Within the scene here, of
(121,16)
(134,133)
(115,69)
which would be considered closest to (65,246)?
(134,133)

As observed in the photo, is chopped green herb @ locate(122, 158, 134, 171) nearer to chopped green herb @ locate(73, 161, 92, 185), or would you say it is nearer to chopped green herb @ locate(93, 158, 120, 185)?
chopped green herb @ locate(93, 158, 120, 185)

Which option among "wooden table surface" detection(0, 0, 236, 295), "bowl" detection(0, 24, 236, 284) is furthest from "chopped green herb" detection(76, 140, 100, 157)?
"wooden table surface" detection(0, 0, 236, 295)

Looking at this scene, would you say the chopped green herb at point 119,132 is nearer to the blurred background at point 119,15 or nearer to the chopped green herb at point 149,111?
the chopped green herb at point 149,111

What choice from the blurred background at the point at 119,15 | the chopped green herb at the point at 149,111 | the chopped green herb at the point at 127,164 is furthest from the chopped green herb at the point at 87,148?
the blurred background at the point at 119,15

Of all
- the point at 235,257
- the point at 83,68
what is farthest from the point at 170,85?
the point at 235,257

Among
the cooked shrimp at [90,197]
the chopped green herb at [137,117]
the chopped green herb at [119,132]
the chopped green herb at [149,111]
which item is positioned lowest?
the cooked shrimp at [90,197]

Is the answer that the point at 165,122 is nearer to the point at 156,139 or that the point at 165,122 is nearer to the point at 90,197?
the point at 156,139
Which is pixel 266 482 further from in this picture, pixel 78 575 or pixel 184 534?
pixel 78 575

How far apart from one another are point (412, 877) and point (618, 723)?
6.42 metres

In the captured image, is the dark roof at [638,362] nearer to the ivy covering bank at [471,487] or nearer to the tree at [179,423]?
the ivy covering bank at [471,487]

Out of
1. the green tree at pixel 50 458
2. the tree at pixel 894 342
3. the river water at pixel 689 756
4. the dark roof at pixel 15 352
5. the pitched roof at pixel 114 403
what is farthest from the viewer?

= = = =

> [TASK OBJECTIVE]: Reproduce the lines of the listing exactly, beginning with the line that contains "Which is pixel" and continuing through the end of the listing.

> [CORRECT ANSWER]:
Which is pixel 266 482 further from in this picture, pixel 78 575 or pixel 184 534?
pixel 78 575

How far apart from one another are point (412, 877) and point (618, 723)?
6.42 metres

In the captured image, is the dark roof at [638,362] nearer to the ivy covering bank at [471,487] or nearer to the tree at [179,423]?
the ivy covering bank at [471,487]

Out of
1. the green tree at pixel 50 458
2. the tree at pixel 894 342
3. the river water at pixel 689 756
4. the dark roof at pixel 15 352
5. the pitched roof at pixel 114 403
what is farthest from the viewer?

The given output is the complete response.